Fast cycling- A random idea.
Hey everyone, this is my first post on The Barr Report.
I've read up quite a bit, but cant seem to find some information!
Basically I'm setting up a new tank, well that is to say I set it up on Sunday. And I had an idea for a fast fishless and algae less cycle.
What I decided to do was the following:
Dose the tank with NH3 and NaNO2 at the same time.
My idea was that instead of waiting for the Nitrosomanos bacteria to reach the desired level to feed a decent population of the Nitrobactor bacteria with Nitrites, I'd provide both with their required foods at once, thereby reducing the cycle period.
Also, I turned off the light and added two power-heads that have air intakes, so the water has a high level of oxygen. The lights are off to prevent algae blooms!
Yesterday I squeezed out a sponge filter from the Aqua-Culture department into my tank so I'm hoping the bacteria will attach themselves to available surfaces and be ready to go!
I'm just wondering if this is a good idea, or how I can improve it?
Would adding some Carbon source to the water help the bacteria?
And another thing, what chemicals are used for quantitative tests of Nitrite and Nitrates? I'd rather buy the chemicals than some test kits.
If you have access to old sponge filter material that is mature from an existing tank, then swap that out into the new filter media, use the new media for the old tank(it will get colonized really fast in the old mature tank anyway).

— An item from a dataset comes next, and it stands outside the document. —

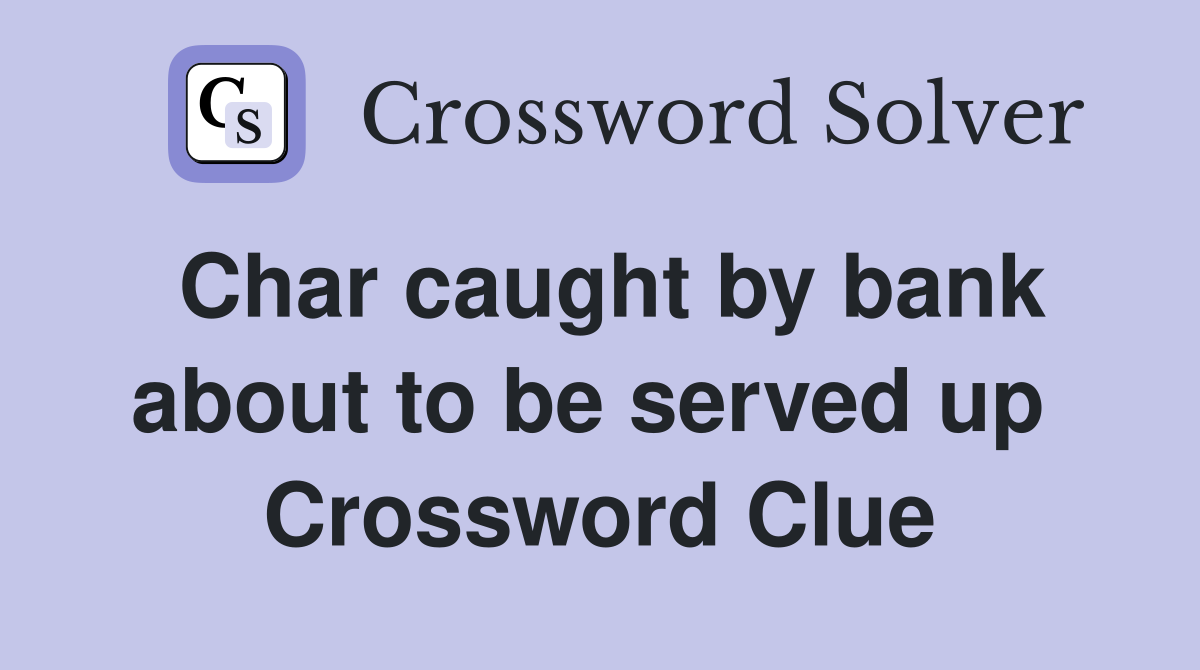 Char caught by bank about to be served up  Crossword Clue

The NO2 part might help etc.
Plant roots from decent planted tanks already have loads of bacteria.
There should never be any cycling anyway
Plants take up NH4 directly, so there's no NO2 if you plant well from the start.

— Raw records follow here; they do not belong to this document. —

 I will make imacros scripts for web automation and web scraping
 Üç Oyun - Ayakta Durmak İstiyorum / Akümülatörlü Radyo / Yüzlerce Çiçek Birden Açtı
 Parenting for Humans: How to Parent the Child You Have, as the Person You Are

the goal is to grow plants well, you can see them, they look nice, scapes etc, sell them etc, bacteria?
Focus on plants, and simply doing good water changes in the start.
Ah thanks Mr.Barr, so in essence with enough plants cycling is redundant?

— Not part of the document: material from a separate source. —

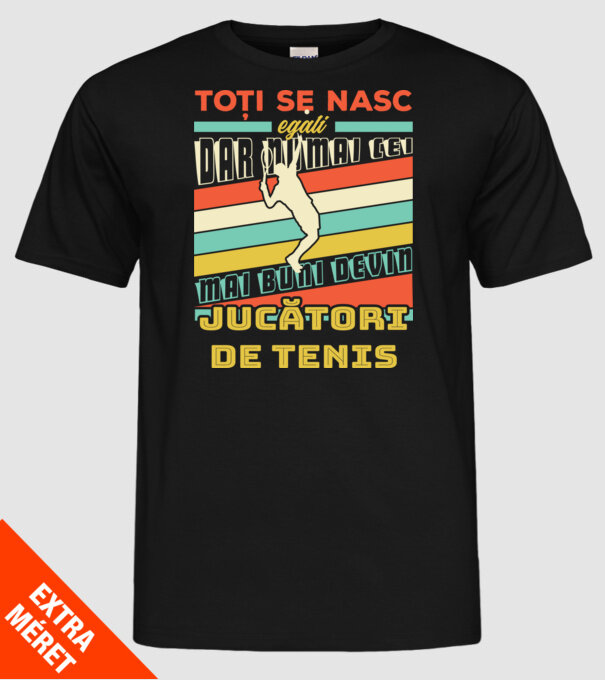 toți se nasc egali, dar numai cei mai buni devin jucători de tenis model negru pe tricou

With a densely planted tank it is, though the first couple weeks might be a bit rocky. This is why most of us pull intense water changes for the first couple of weeks at least, if not more.
I find seeding filters from more sparsely planted tanks. I use it for any tanks, even the densely planted ones, just to make life a bit easier.
I'd keep an eye on the Na levels in your calculations; 1ppm NO2 will mean .4997ppm Na. If you're planning on doing it fishless and spiking the NO2 up high in the 50-100 range, you may find it does some harm to plants as well.
You got it!
Originally Posted by Theos
Same with adding the mulmly filth from an old sponge/filter media, adds precisely what is missing from a new aquarium.